Saitta ne parlerà alla prossima Conferenza delle Regioni

Parte dal Piemonte la richiesta affinché le terapie con gli animali siano inserite nei Lea - Livelli essenziali di assistenza, cioè diventino a carico del Servizio sanitario nazionale. È questa la proposta che riguarda la pet therapy che farà l’assessore regionale del Piemonte Antonio Saitta al ministro della Salute Giulia Grillo, alla Conferenza delle Regioni, in occasione di una delle prossime sedute. 

“Non è solo la grande passione degli operatori sanitari che curano i bambini e in generale tutti i pazienti a giustificare questa richiesta –  ha spiegato Saitta intervenendo al convegno di Scienze Veterinarie all’Università di Torino –, ma è in particolare l’esito positivo, supportato da dati scientifici, fatto riscontrare da queste terapie. Mi impegnerò dunque per l’inserimento della pet therapy nei Lea”.

Cos’è la pet therapy 

La pet therapy - le cure tramite il supporto di animali domestici - è una co-terapia che si affianca a tradizionali cure, trattamenti e interventi socio-sanitari già in corso e che può essere impiegata su pazienti di qualsiasi età e affetti da diverse patologie, con l'obiettivo di migliorare la loro qualità di vita e stato di salute rivalutando, nel contempo, il rapporto uomo-animale.

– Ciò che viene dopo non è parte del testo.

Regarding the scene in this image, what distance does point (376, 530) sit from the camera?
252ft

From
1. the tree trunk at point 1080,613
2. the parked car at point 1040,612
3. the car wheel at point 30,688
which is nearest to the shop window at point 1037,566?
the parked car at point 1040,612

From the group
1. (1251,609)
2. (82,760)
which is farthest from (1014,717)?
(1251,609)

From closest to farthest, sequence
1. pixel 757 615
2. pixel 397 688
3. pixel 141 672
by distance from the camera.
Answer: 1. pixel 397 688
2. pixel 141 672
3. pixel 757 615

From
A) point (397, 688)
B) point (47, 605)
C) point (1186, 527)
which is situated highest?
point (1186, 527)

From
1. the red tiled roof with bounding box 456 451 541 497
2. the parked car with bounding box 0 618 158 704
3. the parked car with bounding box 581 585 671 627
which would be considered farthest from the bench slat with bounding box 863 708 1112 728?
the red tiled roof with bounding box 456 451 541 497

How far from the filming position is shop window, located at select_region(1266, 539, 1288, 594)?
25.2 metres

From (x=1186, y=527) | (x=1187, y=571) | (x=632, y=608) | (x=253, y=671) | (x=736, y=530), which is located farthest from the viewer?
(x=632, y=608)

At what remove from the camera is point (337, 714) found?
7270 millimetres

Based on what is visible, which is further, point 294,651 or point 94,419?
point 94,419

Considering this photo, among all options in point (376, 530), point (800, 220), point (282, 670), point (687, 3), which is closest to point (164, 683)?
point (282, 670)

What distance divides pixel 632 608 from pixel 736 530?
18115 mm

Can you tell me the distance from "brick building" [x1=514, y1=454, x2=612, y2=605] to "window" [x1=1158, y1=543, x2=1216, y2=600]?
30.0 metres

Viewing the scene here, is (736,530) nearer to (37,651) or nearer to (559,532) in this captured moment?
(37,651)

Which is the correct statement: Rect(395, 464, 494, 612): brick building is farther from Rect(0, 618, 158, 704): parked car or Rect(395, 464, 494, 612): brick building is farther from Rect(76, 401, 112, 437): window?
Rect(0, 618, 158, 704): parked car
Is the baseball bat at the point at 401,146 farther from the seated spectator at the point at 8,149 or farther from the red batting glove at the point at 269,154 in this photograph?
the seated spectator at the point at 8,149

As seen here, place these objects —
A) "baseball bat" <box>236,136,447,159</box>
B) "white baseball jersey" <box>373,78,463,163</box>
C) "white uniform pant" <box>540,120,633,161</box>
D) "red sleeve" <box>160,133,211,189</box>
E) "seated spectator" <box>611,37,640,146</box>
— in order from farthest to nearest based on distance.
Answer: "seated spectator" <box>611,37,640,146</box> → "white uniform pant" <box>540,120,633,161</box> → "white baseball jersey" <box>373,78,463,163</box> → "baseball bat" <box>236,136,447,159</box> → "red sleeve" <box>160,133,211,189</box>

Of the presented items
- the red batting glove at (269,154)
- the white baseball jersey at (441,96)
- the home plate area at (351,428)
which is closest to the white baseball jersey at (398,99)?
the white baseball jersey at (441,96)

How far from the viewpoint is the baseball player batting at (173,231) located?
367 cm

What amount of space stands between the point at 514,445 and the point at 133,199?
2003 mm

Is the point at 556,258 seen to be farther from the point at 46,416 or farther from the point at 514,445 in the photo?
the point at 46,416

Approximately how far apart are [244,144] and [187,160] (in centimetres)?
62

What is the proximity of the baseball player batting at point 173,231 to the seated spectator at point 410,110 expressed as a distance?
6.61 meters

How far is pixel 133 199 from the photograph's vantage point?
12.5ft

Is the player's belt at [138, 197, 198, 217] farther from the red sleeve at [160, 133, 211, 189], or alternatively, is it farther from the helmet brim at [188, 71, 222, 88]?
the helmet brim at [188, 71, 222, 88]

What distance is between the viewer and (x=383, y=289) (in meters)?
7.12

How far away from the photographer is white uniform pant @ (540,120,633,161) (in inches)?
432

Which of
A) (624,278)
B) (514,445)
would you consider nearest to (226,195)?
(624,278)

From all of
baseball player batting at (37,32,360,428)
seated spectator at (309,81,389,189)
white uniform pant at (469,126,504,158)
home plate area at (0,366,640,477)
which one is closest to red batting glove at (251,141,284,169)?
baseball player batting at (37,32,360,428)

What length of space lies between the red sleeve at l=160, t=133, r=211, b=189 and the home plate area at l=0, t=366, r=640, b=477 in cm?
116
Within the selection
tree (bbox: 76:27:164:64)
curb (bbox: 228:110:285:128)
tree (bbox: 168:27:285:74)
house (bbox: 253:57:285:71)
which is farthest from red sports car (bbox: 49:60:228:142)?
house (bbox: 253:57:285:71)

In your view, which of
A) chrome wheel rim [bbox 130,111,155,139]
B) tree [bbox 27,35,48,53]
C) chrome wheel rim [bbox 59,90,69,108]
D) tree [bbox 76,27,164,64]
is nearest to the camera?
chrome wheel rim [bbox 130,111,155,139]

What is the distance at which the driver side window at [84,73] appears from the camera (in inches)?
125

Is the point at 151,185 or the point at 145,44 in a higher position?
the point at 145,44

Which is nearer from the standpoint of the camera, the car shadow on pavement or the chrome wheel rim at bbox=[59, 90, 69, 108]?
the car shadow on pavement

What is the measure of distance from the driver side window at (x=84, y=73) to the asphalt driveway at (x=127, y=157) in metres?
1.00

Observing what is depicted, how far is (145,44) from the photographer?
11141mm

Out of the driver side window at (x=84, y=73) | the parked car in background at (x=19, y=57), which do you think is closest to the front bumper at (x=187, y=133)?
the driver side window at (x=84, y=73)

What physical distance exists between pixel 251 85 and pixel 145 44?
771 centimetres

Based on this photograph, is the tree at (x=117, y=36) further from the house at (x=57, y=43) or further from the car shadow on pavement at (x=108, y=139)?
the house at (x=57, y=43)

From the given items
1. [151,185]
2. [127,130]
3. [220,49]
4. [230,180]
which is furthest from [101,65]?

Si ricorre ai cani per aiutare pazienti con sindrome autistica o minori con difficoltà comportamentali e relazionali, il contatto con i gatti offre invece benefici soprattutto nei casi di ansia e forte stress, mentre cavalli e asini vengono utilizzati soprattutto con persone che soffrono di disabilità fisiche, perché stimolano il movimento e facilitano la riabilitazione.

Le attività di pet therapy si svolgono all’interno di un’équipe multidisciplinare all’interno della quale sono presenti un responsabile del progetto, un medico veterinario, un coordinatore (psicologo/psicoterapeuta, educatore, infermiere/assistente sanitario) e il coadiutore dell’animale.